_Zadanie_:
Przedstaw jako listę JSON łańcuchów znaków wiersze danych od wiersza zawierającego „From the group” do wiersza zawierającego „which is furthest” włącznie. Każdy wiersz ma być osobnym łańcuchem, a puste wiersze pomiń.

_Prezentowane dane_:
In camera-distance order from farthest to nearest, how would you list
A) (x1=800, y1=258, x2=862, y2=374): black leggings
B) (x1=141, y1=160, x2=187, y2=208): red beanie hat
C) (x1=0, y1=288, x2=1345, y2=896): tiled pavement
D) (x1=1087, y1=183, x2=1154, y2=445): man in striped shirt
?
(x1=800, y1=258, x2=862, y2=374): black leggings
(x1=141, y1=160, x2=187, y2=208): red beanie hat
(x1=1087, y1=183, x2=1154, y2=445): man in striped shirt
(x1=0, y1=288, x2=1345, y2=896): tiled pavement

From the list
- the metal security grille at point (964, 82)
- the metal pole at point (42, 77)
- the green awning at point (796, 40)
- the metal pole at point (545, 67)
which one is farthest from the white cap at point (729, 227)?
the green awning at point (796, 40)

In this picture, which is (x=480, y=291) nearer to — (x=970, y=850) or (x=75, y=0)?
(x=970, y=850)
---
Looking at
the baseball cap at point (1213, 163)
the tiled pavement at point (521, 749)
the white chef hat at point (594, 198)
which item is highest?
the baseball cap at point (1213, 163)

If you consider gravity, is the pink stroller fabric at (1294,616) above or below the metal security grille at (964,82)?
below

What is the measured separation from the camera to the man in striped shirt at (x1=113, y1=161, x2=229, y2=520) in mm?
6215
--
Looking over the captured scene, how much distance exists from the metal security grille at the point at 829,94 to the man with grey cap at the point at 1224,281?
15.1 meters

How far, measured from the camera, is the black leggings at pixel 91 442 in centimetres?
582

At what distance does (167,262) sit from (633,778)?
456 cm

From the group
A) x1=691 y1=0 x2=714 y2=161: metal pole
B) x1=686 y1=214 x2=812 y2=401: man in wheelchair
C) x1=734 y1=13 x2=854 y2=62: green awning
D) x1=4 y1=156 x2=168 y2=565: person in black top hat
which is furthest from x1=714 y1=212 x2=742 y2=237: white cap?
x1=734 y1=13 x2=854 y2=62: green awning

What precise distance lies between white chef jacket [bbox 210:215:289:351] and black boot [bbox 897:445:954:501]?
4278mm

_Odpowiedź do zadania_:
[
  "From the group",
  "A) x1=691 y1=0 x2=714 y2=161: metal pole",
  "B) x1=686 y1=214 x2=812 y2=401: man in wheelchair",
  "C) x1=734 y1=13 x2=854 y2=62: green awning",
  "D) x1=4 y1=156 x2=168 y2=565: person in black top hat",
  "which is furthest from x1=714 y1=212 x2=742 y2=237: white cap?"
]